# EXCERPTED TEXT

"""

Appellants' Evidence

Appellants impeached Ruebe with her deposition testimony that she parked her cars in the backyard only "rarely." She parked her cars in the parking lot "most of the time" and, when the two spaces nearest her backyard were unavailable, either in the backyard or on the street. Parsa testified that he never paid attention to Ruebe's original gate and never saw her car parked in the backyard. He did not think she used the gate because of the weeds growing in front of it. He assumed Ruebe had a back door through which she could access the backyard. Although he did not expressly give her permission to use the driveway, it was open to the public. Parsa believed he impliedly gave Ruebe permission to use the driveway by ignoring her use of it.

According to Parsa, Ruebe had paid for a parking space for a month or two in 1993. Prior to constructing the blocking fence, appellants offered to let Ruebe use two parking spaces for $100 per month, which would have included access to her gate, but Ruebe refused to pay. Parsa built the blocking fence mainly because he did not believe that Ruebe had an easement. He also was concerned about liability for injuries. Someone had told him that there was a drop inside the backyard and he worried that if the gate were left open, someone could fall and get hurt.

Lashkari claimed that he gave Ruebe an opportunity to move her car on the morning that they began installing the blocking fence, but she refused to do so.

The contractor who repaved the Parsas' driveway testified that he did not notice a swale in the middle of the driveway and could not have created one because the driveway was too narrow.

Lashkari's net worth was approximately $500,000. Parsa's net worth was approximately $5 million.

"""

# RAW DATA

"""

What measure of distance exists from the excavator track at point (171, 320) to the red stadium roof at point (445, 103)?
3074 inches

"""

# EXERCISE DIRECTIONS
Answer these about the appellants' evidence excerpt:
1. According to her deposition testimony, how often did Ruebe park her cars in the backyard?
2. What monthly price did appellants offer Ruebe for two parking spaces?
3. Why did the contractor say he could not have created a swale in the driveway?
The material was gathered from a separate source.

# RESPONSE
1. Rarely.
2. $100 per month.
3. The driveway was too narrow.